▸ **Do this**:
Rewrite the data below, substituting "counter stool" for every occurrence of "bar stool" and leaving everything else as it is.

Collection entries
◇ ◇ ◇ ◇ ◇ ◇ ◇

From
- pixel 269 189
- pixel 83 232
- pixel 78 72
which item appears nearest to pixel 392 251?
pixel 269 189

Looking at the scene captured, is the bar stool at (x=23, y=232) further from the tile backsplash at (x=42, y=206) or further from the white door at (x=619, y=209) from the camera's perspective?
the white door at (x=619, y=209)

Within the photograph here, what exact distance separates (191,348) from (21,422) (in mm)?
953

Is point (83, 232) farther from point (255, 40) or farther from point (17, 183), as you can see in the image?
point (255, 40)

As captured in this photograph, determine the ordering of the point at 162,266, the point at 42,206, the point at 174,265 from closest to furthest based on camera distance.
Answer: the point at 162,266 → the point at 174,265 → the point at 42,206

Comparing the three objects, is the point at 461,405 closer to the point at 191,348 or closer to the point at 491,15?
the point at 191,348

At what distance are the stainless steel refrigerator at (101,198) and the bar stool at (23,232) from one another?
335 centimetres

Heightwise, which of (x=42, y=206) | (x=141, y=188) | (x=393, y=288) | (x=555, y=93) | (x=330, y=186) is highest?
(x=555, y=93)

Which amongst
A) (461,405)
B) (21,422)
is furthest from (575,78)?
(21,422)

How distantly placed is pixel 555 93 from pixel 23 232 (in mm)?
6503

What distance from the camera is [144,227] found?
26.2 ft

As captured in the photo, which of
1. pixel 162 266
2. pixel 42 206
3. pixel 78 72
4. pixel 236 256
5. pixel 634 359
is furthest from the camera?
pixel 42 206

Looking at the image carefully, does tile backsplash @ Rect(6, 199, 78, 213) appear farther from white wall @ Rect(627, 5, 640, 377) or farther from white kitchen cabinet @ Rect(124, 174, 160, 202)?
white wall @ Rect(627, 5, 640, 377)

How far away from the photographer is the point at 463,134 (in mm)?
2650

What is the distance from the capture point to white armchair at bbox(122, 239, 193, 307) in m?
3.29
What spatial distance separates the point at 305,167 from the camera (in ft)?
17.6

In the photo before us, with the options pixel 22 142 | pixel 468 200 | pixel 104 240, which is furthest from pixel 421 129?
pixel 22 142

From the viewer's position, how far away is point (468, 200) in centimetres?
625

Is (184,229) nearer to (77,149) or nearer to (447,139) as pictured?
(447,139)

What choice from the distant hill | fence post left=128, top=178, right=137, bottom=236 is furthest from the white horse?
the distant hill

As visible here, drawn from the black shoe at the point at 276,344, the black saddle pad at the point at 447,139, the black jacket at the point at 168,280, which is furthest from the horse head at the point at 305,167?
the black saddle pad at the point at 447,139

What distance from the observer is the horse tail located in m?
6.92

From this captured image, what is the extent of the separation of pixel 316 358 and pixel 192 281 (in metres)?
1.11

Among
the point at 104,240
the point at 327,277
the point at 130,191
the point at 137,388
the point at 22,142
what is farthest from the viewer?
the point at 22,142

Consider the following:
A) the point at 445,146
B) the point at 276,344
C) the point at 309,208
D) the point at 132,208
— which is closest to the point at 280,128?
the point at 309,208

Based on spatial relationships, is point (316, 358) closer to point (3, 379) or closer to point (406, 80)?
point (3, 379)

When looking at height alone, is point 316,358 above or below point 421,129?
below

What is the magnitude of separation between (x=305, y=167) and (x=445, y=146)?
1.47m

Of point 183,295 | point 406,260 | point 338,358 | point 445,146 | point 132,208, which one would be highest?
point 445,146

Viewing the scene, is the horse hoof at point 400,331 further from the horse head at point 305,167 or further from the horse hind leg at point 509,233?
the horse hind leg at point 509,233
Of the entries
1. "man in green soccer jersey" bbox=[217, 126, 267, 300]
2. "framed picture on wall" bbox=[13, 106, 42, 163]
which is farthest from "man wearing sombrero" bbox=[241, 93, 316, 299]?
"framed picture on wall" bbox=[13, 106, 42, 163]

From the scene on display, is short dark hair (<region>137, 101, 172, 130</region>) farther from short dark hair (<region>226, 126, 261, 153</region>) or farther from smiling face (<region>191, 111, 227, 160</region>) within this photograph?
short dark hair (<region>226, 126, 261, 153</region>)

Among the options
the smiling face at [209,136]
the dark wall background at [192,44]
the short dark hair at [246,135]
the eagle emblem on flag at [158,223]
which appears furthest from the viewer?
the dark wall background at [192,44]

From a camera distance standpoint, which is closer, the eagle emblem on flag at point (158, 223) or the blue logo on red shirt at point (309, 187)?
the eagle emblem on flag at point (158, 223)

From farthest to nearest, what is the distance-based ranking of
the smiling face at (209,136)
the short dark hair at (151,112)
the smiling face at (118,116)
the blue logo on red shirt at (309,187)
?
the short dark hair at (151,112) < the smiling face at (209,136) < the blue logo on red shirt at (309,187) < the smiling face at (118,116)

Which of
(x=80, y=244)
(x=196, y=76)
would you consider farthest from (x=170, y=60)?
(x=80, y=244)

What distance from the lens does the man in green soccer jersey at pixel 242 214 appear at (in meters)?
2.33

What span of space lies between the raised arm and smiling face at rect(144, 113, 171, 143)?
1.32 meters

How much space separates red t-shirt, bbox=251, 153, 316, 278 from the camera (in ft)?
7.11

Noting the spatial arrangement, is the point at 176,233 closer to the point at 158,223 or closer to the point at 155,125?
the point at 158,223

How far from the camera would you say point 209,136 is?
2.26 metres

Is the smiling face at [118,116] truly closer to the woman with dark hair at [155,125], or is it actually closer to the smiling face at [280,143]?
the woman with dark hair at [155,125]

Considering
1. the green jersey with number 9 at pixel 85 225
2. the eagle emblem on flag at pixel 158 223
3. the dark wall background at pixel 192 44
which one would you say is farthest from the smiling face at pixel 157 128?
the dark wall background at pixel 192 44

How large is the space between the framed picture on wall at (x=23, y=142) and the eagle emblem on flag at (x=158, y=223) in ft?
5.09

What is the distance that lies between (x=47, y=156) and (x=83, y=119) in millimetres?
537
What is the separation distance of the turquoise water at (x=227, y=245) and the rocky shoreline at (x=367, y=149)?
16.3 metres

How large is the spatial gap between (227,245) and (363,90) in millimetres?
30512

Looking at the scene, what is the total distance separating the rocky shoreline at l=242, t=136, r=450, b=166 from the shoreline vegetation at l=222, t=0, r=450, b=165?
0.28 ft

◇ ◇ ◇ ◇ ◇ ◇ ◇

▸ **Response below**:
From
- pixel 269 189
- pixel 83 232
- pixel 78 72
which item appears nearest to pixel 392 251?
pixel 269 189

Looking at the scene captured, is the counter stool at (x=23, y=232) further from the tile backsplash at (x=42, y=206) or further from the white door at (x=619, y=209) from the camera's perspective?
the white door at (x=619, y=209)

Within the photograph here, what exact distance separates (191,348) from (21,422) (in mm)?
953

Is point (83, 232) farther from point (255, 40) or farther from point (17, 183), as you can see in the image?
point (255, 40)

As captured in this photograph, determine the ordering of the point at 162,266, the point at 42,206, the point at 174,265 from closest to furthest based on camera distance.
Answer: the point at 162,266 → the point at 174,265 → the point at 42,206

Comparing the three objects, is the point at 461,405 closer to the point at 191,348 or closer to the point at 491,15?
the point at 191,348

At what distance are the stainless steel refrigerator at (101,198) and the counter stool at (23,232) from one another?
335 centimetres

Heightwise, which of (x=42, y=206) | (x=141, y=188) | (x=393, y=288) | (x=555, y=93) | (x=330, y=186) is highest?
(x=555, y=93)

Which amongst
A) (461,405)
B) (21,422)
is furthest from (575,78)?
(21,422)

How distantly placed is pixel 555 93 from pixel 23 232 (in mm)?
6503

What distance from the camera is [144,227] found?
26.2 ft

As captured in the photo, which of
1. pixel 162 266
2. pixel 42 206
3. pixel 78 72
4. pixel 236 256
5. pixel 634 359
is furthest from the camera?
pixel 42 206

Looking at the image carefully, does tile backsplash @ Rect(6, 199, 78, 213) appear farther from white wall @ Rect(627, 5, 640, 377) or farther from white kitchen cabinet @ Rect(124, 174, 160, 202)?
white wall @ Rect(627, 5, 640, 377)

How far away from the photographer is the point at 463,134 (in mm)?
2650

What is the distance from the capture point to white armchair at bbox(122, 239, 193, 307) in m?
3.29
What spatial distance separates the point at 305,167 from the camera (in ft)?
17.6

In the photo before us, with the options pixel 22 142 | pixel 468 200 | pixel 104 240, which is furthest from pixel 421 129?
pixel 22 142

From the viewer's position, how far away is point (468, 200) in centimetres?
625

Is (184,229) nearer to (77,149) or nearer to (447,139) as pictured?
(447,139)

What choice from the distant hill | fence post left=128, top=178, right=137, bottom=236 is furthest from the white horse?
the distant hill

As visible here, drawn from the black shoe at the point at 276,344, the black saddle pad at the point at 447,139, the black jacket at the point at 168,280, which is furthest from the horse head at the point at 305,167?
the black saddle pad at the point at 447,139

What distance from the observer is the horse tail located in m?
6.92

From this captured image, what is the extent of the separation of pixel 316 358 and pixel 192 281 (in metres)?
1.11

Among
the point at 104,240
the point at 327,277
the point at 130,191
the point at 137,388
the point at 22,142
what is farthest from the viewer?
the point at 22,142

Consider the following:
A) the point at 445,146
B) the point at 276,344
C) the point at 309,208
D) the point at 132,208
— which is closest to the point at 280,128?
the point at 309,208

Based on spatial relationships, is point (316, 358) closer to point (3, 379) or closer to point (406, 80)?
point (3, 379)

When looking at height alone, is point 316,358 above or below point 421,129?
below

What is the magnitude of separation between (x=305, y=167) and (x=445, y=146)?
1.47m

Of point 183,295 | point 406,260 | point 338,358 | point 445,146 | point 132,208, which one would be highest?
point 445,146

Viewing the scene, is the horse hoof at point 400,331 further from the horse head at point 305,167 or further from the horse hind leg at point 509,233?
the horse hind leg at point 509,233
Of the entries
1. "man in green soccer jersey" bbox=[217, 126, 267, 300]
2. "framed picture on wall" bbox=[13, 106, 42, 163]
which is farthest from "man wearing sombrero" bbox=[241, 93, 316, 299]?
"framed picture on wall" bbox=[13, 106, 42, 163]

From the scene on display, is short dark hair (<region>137, 101, 172, 130</region>) farther from short dark hair (<region>226, 126, 261, 153</region>) or farther from smiling face (<region>191, 111, 227, 160</region>) within this photograph?
short dark hair (<region>226, 126, 261, 153</region>)

Among the options
the smiling face at [209,136]
the dark wall background at [192,44]
the short dark hair at [246,135]
the eagle emblem on flag at [158,223]
which appears furthest from the viewer?
the dark wall background at [192,44]

From a camera distance standpoint, which is closer, the eagle emblem on flag at point (158, 223) or the blue logo on red shirt at point (309, 187)?
the eagle emblem on flag at point (158, 223)

From farthest to nearest, what is the distance-based ranking of
the smiling face at (209,136)
the short dark hair at (151,112)
the smiling face at (118,116)
the blue logo on red shirt at (309,187)
?
the short dark hair at (151,112) < the smiling face at (209,136) < the blue logo on red shirt at (309,187) < the smiling face at (118,116)

Which of
(x=80, y=244)
(x=196, y=76)
would you consider farthest from (x=170, y=60)?
(x=80, y=244)

What distance from the lens does the man in green soccer jersey at pixel 242 214 appear at (in meters)?
2.33

What span of space lies between the raised arm and smiling face at rect(144, 113, 171, 143)?
1.32 meters

How much space separates red t-shirt, bbox=251, 153, 316, 278 from the camera (in ft)?
7.11

Noting the spatial arrangement, is the point at 176,233 closer to the point at 158,223 or closer to the point at 155,125?
the point at 158,223

How far from the camera would you say point 209,136 is?
2.26 metres

Is the smiling face at [118,116] truly closer to the woman with dark hair at [155,125], or is it actually closer to the smiling face at [280,143]?
the woman with dark hair at [155,125]

Considering
1. the green jersey with number 9 at pixel 85 225
2. the eagle emblem on flag at pixel 158 223
3. the dark wall background at pixel 192 44
which one would you say is farthest from the smiling face at pixel 157 128?
the dark wall background at pixel 192 44

How large is the space between the framed picture on wall at (x=23, y=142) and the eagle emblem on flag at (x=158, y=223) in ft?
5.09

What is the distance that lies between (x=47, y=156) and (x=83, y=119) in millimetres?
537
What is the separation distance of the turquoise water at (x=227, y=245) and the rocky shoreline at (x=367, y=149)?
16.3 metres

How large is the spatial gap between (227,245) and (363,90) in millimetres?
30512

Looking at the scene, what is the total distance separating the rocky shoreline at l=242, t=136, r=450, b=166 from the shoreline vegetation at l=222, t=0, r=450, b=165?
0.28 ft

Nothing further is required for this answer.